Amnesty Creep

By Mark Krikorian on December 2, 2011

When Gingrich lobbed the amnesty bomb in last week's debate, he offered very specific criteria for selecting which illegal aliens he would legalize:

... you've been here 25 years and you got three kids and two grandkids, you've been paying taxes and obeying the law, you belong to a local church ...


This wasn't just one example among many — he repeated these specific components several times. There are very few people who meet these criteria; I'd estimated, back-of-the-envelope style, probably fewer than half a million of today's 11 million illegal aliens came 25 years ago (i.e., before 1986), and even fewer would have U.S.-born grandchildren, complied with the tax laws, avoided entanglements with the constabulary, and regularly went to church. A Congressional Research Service report I just dug up confirms that INS estimated that in 2000 there were as many as 500,000 illegal aliens who'd arrived before 1986; in the intervening decade, some share will have gone back, died, or finagled a green card. (INS doesn't seem to have estimated how many belonged to their local church.)

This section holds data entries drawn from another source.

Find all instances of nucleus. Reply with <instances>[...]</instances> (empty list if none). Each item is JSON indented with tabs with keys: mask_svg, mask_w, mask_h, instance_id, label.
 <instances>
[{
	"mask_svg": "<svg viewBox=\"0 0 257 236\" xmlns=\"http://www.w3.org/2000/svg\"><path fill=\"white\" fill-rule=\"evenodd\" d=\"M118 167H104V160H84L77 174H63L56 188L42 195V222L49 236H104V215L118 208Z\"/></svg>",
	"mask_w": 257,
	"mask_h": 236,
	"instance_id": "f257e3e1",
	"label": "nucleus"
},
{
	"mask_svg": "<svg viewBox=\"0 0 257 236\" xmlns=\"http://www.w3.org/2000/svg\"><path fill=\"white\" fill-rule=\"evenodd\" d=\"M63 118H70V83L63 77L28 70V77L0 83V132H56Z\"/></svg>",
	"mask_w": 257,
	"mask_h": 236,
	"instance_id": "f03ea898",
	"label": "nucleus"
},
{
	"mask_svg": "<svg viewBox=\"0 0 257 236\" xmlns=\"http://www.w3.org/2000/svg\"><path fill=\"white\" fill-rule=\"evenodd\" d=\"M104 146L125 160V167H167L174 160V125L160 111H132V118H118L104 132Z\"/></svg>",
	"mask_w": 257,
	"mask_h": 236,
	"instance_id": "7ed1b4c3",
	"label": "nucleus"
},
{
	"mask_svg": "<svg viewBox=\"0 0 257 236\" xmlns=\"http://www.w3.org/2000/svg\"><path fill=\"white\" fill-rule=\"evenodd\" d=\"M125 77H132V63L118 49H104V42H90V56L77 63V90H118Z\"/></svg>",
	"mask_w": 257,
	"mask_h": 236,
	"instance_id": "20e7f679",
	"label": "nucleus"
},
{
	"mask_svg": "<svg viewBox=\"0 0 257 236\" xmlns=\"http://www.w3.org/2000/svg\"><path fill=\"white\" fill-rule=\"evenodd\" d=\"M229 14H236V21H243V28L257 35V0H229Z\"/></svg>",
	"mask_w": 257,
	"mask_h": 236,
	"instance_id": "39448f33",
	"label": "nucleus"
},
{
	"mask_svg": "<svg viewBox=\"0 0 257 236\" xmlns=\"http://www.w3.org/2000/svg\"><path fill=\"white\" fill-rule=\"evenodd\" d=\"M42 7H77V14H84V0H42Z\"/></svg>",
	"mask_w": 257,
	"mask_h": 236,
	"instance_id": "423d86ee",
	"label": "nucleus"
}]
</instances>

The narrowness of Gingrich's example was obviously just for rhetorical effect; in reality, he wants to amnesty many, many more people than he seemed to suggest in the debate. As I noted the other day:

the tough criteria Gingrich is using to market his amnesty will be watered down to cover a big share of the 11 million illegal aliens, and everyone, including Gingrich, knows this.


Well, the watering-down has already begun. The Pew Hispanic Center just released a report examining how many people would benefit from the Gingrich Amnesty. Its parameters are a more realistic approximation of who would be covered than Newt's clumsy exaggeration; the report draws the lines at 15 or more years of residence (rather than 25) and looks at illegals with minor children (most, though not all, U.S.-born) rather than grandchildren. That yields an upper bound (assuming no fraud, a big assumption) of about 3.5 million beneficiaries of the Gingrich Amnesty, more than got legalized as a result of 1986 Immigration Reform and Control Act, or IRCA.

This may or may not be a good thing, but it's a more honest look at what would actually happen under Gingrich's preferred approach, rather than the deceptively narrow way he has characterized it.